* [YOUR INSTRUCTIONS]:
Beginning at the line with "How far is (1048,158)", output each line to the end of the listing below exactly, please.

# START OF DATA EXCERPTS

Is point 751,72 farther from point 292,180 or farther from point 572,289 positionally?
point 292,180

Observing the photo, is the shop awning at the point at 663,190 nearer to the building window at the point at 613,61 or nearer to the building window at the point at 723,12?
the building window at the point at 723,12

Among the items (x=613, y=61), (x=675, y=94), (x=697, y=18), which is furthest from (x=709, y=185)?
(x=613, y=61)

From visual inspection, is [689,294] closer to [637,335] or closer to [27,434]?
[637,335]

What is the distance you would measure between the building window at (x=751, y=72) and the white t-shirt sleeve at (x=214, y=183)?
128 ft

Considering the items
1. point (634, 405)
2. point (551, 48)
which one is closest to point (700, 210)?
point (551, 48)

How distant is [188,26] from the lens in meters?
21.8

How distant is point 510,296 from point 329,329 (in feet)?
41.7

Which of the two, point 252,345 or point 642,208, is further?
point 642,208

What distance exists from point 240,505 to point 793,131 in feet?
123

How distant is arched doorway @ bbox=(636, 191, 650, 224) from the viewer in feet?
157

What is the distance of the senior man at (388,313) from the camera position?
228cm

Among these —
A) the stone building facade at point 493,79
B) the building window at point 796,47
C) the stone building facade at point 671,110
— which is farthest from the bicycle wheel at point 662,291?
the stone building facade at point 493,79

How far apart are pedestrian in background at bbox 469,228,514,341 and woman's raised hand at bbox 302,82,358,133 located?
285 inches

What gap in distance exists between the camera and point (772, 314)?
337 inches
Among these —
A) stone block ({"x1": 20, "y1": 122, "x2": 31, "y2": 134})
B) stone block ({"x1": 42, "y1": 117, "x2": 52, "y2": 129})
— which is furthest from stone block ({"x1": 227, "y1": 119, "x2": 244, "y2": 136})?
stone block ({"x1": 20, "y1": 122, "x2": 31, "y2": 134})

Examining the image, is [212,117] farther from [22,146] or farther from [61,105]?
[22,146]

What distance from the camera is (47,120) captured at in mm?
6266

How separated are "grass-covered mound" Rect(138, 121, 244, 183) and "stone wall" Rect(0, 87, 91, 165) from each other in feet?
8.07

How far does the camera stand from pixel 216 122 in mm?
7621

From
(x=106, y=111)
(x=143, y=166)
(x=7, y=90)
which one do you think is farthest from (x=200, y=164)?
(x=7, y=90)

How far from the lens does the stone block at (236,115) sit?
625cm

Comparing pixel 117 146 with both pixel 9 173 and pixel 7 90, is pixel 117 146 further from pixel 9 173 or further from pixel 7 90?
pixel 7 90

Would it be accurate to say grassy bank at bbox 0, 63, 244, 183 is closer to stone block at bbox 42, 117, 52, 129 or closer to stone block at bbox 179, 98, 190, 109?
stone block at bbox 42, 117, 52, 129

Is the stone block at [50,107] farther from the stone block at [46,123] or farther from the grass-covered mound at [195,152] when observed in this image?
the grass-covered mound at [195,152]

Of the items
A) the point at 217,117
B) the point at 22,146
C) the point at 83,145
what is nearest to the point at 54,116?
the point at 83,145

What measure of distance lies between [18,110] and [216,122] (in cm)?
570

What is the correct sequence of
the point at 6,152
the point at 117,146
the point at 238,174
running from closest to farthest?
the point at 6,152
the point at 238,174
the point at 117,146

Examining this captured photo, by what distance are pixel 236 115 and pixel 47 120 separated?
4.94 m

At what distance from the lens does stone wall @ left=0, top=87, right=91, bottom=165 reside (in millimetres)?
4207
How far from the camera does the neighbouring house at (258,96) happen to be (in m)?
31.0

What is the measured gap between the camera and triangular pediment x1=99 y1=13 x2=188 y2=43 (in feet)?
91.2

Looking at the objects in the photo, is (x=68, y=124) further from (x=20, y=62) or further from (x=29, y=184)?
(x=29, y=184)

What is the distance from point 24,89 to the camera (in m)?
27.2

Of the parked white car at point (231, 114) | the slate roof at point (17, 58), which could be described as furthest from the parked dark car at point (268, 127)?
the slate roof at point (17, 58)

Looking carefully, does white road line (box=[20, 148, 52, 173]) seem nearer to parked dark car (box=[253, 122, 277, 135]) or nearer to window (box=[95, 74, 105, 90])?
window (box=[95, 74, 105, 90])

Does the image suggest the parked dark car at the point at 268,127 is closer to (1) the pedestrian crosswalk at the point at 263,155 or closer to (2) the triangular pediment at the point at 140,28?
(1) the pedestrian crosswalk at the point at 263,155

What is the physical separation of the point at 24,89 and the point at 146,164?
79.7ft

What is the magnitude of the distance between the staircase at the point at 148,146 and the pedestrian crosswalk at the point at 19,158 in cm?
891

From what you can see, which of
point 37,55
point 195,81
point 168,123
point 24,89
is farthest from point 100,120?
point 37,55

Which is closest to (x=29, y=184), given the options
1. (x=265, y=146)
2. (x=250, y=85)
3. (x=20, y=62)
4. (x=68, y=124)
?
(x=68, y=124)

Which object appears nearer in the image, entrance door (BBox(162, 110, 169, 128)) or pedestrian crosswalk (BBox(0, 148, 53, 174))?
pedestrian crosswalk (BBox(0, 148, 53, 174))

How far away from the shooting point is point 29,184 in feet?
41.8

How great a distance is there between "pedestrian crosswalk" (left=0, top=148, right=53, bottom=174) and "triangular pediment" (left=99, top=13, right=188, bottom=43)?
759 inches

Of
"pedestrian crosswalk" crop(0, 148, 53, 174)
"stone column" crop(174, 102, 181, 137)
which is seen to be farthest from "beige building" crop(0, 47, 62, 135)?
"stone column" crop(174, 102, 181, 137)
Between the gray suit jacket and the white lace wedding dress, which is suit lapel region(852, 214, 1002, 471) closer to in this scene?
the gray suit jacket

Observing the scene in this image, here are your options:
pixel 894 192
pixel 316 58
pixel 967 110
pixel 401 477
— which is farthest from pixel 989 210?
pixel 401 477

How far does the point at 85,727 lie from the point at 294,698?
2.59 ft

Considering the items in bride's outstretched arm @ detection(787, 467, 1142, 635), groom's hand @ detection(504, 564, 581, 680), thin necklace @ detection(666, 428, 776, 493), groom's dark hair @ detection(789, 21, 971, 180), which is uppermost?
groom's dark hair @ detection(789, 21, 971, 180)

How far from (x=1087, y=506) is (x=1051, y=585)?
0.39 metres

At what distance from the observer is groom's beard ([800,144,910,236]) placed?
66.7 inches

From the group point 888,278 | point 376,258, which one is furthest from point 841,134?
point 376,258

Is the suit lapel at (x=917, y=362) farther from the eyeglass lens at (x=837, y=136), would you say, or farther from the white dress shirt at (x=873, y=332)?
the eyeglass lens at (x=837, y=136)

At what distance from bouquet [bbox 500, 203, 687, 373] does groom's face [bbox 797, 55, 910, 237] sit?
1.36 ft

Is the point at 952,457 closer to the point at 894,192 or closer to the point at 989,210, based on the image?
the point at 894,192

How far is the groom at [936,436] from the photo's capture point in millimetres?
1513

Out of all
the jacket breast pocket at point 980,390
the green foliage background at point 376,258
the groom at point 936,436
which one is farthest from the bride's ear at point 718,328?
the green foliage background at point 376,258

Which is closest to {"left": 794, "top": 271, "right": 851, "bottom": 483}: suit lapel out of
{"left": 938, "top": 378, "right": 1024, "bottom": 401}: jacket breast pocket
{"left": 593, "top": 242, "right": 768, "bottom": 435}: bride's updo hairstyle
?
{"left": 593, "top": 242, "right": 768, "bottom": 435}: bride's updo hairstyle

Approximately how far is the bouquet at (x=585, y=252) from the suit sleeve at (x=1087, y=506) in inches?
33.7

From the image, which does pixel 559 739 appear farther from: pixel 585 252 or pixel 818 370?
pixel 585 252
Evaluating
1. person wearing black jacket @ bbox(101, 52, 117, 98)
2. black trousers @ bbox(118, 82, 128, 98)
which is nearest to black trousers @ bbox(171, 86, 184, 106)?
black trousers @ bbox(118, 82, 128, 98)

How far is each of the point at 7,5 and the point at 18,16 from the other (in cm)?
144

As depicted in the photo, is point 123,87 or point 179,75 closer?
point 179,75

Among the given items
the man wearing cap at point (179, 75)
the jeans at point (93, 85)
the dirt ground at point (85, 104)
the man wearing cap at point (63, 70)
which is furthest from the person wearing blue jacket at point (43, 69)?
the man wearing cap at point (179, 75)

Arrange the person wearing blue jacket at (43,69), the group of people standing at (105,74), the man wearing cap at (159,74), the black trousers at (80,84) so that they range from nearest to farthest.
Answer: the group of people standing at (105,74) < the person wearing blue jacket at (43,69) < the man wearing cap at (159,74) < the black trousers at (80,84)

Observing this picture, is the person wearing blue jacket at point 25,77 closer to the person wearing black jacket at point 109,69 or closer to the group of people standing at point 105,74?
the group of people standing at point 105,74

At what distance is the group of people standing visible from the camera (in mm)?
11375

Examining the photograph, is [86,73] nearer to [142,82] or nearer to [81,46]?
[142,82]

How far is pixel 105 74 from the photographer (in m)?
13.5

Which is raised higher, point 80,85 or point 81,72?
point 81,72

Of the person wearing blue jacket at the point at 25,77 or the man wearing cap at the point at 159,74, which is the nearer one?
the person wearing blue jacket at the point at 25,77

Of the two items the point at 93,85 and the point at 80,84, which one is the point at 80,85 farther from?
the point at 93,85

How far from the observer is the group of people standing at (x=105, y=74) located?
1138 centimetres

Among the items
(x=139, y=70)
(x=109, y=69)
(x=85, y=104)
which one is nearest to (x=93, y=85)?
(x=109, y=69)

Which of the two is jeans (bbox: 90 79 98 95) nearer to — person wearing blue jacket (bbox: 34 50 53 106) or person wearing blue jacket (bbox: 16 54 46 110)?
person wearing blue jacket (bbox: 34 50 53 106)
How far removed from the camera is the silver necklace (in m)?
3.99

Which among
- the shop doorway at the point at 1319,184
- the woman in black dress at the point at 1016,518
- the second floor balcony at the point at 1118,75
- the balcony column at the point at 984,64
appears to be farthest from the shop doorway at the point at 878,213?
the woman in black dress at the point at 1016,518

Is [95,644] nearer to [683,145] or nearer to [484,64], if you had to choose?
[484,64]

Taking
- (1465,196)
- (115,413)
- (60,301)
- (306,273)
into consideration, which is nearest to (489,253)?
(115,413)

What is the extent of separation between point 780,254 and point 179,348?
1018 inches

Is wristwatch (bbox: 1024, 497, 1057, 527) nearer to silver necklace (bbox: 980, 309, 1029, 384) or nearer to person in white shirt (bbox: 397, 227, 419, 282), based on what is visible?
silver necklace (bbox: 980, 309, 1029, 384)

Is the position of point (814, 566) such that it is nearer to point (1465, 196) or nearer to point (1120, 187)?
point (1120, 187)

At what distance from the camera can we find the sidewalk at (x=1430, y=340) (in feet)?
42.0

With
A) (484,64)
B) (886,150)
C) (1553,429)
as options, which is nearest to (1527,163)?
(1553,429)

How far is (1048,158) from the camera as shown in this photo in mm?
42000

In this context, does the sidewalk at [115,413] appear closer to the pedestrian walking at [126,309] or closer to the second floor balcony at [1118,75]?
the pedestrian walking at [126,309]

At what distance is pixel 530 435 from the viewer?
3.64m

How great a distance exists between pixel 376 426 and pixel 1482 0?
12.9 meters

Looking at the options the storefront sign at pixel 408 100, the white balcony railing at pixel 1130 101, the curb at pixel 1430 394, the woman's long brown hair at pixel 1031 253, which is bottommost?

# END OF DATA EXCERPTS

* [REPLY TO THE TASK]:
How far is (1048,158) from the camera as shown in this photo in mm?
42000

In this context, does the sidewalk at [115,413] appear closer to the pedestrian walking at [126,309] or closer to the second floor balcony at [1118,75]?
the pedestrian walking at [126,309]

At what distance is pixel 530 435 from the viewer?
3.64m

How great a distance exists between pixel 376 426 and pixel 1482 0?
12.9 meters

Looking at the options the storefront sign at pixel 408 100, the white balcony railing at pixel 1130 101, the curb at pixel 1430 394, the woman's long brown hair at pixel 1031 253, which is bottommost?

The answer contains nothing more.